Quelque 31.000 djihadistes étrangers passés en Syrie-ex du MI6

le
0
    LONDRES, 8 décembre (Reuters) - Jusqu'à 31.000 combattants 
étrangers ont été recrutés ces dix-huit derniers mois par des 
groupes islamistes opérant en Syrie, à commencer par 
l'organisation Etat islamique (EI), estime Richard Barrett, 
ancien chef du renseignement britannique. 
    "L'Etat islamique a été couronné d'un succès qui va au-delà 
des rêves des autres groupes terroristes, lesquels semblent 
désormais conventionnels, voire désuets comme Al Qaïda", affirme 
cet ancien directeur de la lutte contre le terrorisme au sein du 
MI6, le service du renseignement extérieur britannique. 
    "En dépit d'un effort international soutenu pour contenir 
l'Etat islamique et réduire l'afflux de militants se rendant en 
Syrie, le nombre de combattants étrangers a plus que doublé", 
ajoute-t-il dans un rapport transmis à Reuters. 
    Sa nouvelle estimation oscille entre 27.000 et 31.000 
djihadistes étrangers ayant gagné la Syrie ou l'Irak.
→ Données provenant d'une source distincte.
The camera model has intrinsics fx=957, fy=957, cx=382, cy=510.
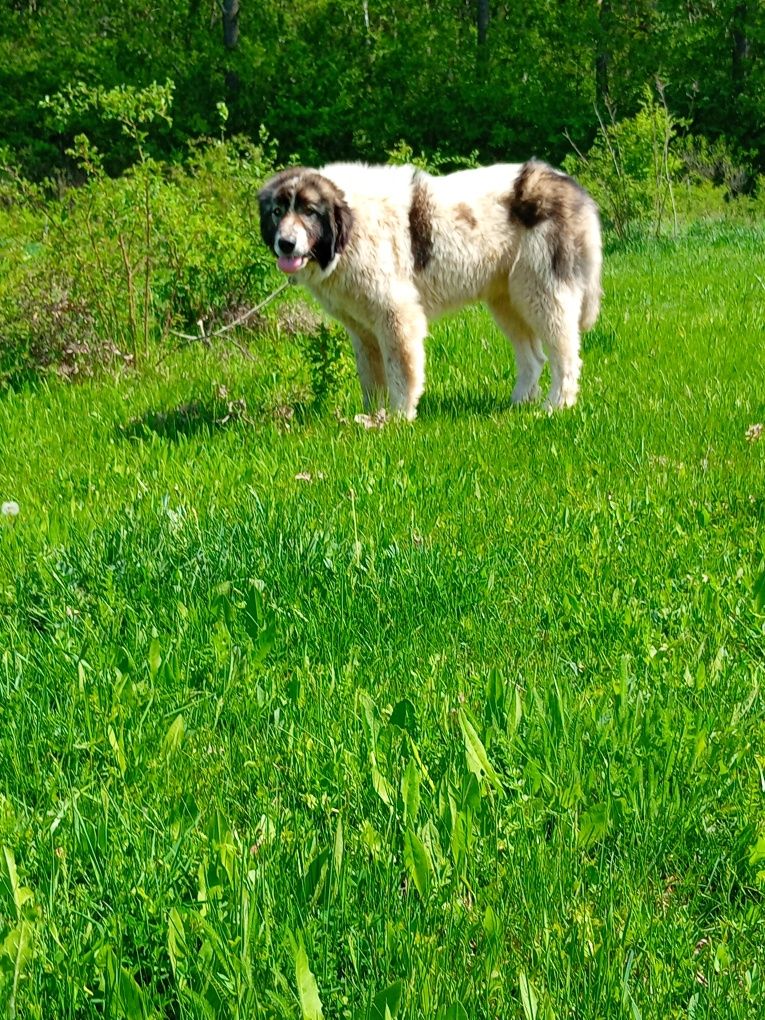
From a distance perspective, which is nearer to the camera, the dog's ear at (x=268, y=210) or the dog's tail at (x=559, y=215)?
the dog's ear at (x=268, y=210)

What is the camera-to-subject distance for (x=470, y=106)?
94.0 feet

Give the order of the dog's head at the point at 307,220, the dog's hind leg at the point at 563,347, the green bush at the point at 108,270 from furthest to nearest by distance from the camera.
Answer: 1. the green bush at the point at 108,270
2. the dog's hind leg at the point at 563,347
3. the dog's head at the point at 307,220

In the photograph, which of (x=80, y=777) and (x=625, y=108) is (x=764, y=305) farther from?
(x=625, y=108)

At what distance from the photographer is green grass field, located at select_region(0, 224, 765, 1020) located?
167 cm

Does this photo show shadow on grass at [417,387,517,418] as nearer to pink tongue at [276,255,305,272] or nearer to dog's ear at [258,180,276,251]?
pink tongue at [276,255,305,272]

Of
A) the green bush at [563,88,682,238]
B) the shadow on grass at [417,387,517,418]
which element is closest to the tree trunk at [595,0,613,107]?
the green bush at [563,88,682,238]

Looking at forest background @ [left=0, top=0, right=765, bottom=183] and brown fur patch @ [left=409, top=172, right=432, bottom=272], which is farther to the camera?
forest background @ [left=0, top=0, right=765, bottom=183]

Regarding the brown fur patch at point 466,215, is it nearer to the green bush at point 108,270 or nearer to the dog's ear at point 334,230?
the dog's ear at point 334,230

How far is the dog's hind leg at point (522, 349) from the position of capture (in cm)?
681

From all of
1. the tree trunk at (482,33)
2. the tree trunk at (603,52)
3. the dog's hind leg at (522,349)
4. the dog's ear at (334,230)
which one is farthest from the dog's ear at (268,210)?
the tree trunk at (482,33)

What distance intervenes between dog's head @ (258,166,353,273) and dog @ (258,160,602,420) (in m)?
0.01

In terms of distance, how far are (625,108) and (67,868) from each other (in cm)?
3080

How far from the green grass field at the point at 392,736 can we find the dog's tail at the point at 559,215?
1.97 metres

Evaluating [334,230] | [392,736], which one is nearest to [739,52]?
[334,230]
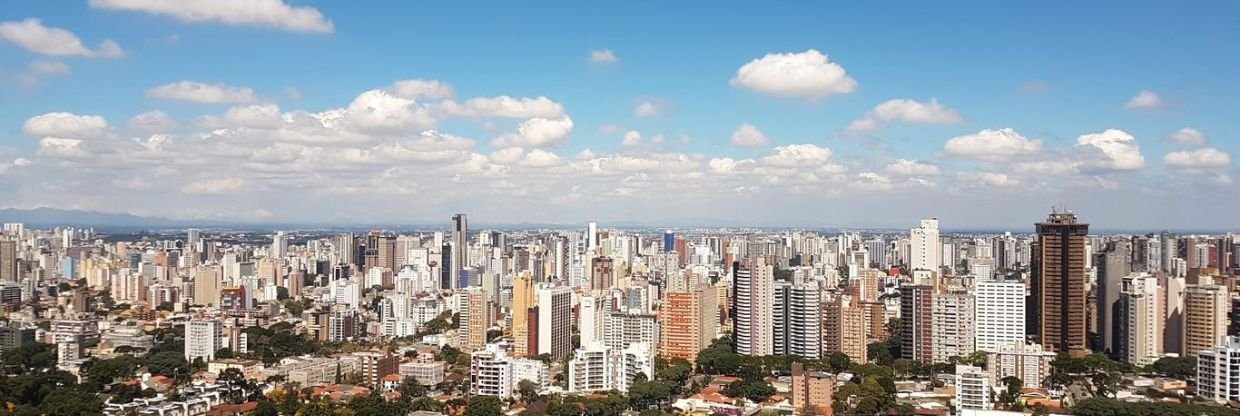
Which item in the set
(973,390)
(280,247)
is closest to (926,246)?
(973,390)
En juin 
2014, Barrett chiffrait leur nombre à 12.000 en Syrie. 
    Pour les services de renseignement occidentaux, ces 
combattants étrangers aguerris et radicalisés en Syrie sont 
considérés comme porteurs d'une menace à leur retour dans leur 
pays. Au moins trois des djihadistes impliqués dans les 
attentats du 13 novembre à Paris et aux abords du Stade de 
France sont passés par la Syrie. Un quatrième a été localisé un 
temps en Turquie voisine. 
    "Même si l'Etat islamique est une entreprise en difficulté 
et en déclin constant, elle sera en mesure d'influencer les 
actes de ses membres, et pourrait devenir plus dangereuse à 
mesure qu'elle s'éteindra", ajoute Barrett. 
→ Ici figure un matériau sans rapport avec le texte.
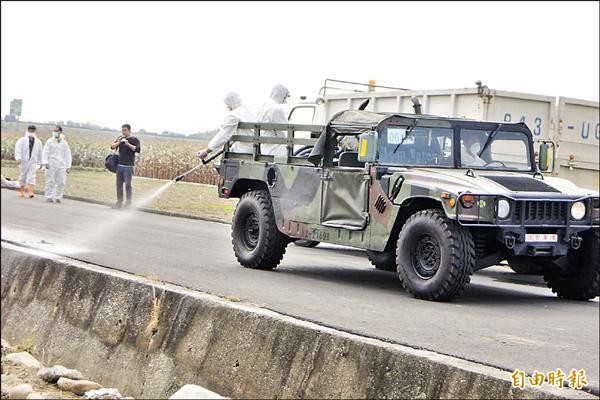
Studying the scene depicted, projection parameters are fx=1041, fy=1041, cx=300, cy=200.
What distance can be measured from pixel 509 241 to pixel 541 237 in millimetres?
433

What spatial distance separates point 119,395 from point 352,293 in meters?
3.14

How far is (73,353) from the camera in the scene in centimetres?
937

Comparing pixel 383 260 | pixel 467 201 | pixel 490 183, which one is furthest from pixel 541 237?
pixel 383 260

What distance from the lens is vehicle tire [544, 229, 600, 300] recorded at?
10.5m

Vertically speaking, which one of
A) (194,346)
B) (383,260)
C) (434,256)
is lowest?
(194,346)

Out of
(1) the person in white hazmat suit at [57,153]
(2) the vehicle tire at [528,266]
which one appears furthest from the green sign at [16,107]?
(2) the vehicle tire at [528,266]

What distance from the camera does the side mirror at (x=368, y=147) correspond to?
34.9 feet

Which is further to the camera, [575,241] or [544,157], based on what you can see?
[544,157]

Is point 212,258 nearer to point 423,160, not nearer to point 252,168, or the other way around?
point 252,168

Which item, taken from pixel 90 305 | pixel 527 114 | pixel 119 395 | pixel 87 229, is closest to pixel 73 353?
pixel 90 305

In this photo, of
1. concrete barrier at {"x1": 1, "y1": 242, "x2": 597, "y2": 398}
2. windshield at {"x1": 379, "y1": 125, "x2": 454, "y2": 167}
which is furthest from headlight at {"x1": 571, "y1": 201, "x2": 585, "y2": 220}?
concrete barrier at {"x1": 1, "y1": 242, "x2": 597, "y2": 398}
    L'ancien maître-espion, aujourd'hui vice-président du Soufan 
Group, une société de consultants en stratégie et renseignement 
basée à New York, a repéré 86 pays d'origine (de la Norvège à 
l'Ouzbékistan) mais précise que la plupart de ces combattants 
étrangers sont des Arabes en provenance d'Afrique du Nord et du 
Moyen-Orient. 
    Les autorités tunisiennes chiffrent à plus de 3.000 le 
nombre de leurs citoyens partis se battre en Libye, en Syrie ou 
en Irak. Lui avance une estimation au double. 
    Il note aussi une forte croissance des combattants en 
provenance des pays et territoires de l'ex-Union soviétique, 
dont les républiques russes caucasiennes de Tchétchénie et du 
Daguestan. 
    Barrett, qui intègre à ses calculs ceux qui sont rentrés 
chez eux, chiffre à 5.000 le contingent des djihadistes venus de 
l'Union européenne, dont 3.700 issus de quatre pays: la France, 
l'Allemagne, la Grande-Bretagne et la Belgique. 
 
 (Guy Faulconbridge avec John Irish à Paris; Henri-Pierre André 
pour le service français) 
 
Vous devez être membre pour ajouter des commentaires.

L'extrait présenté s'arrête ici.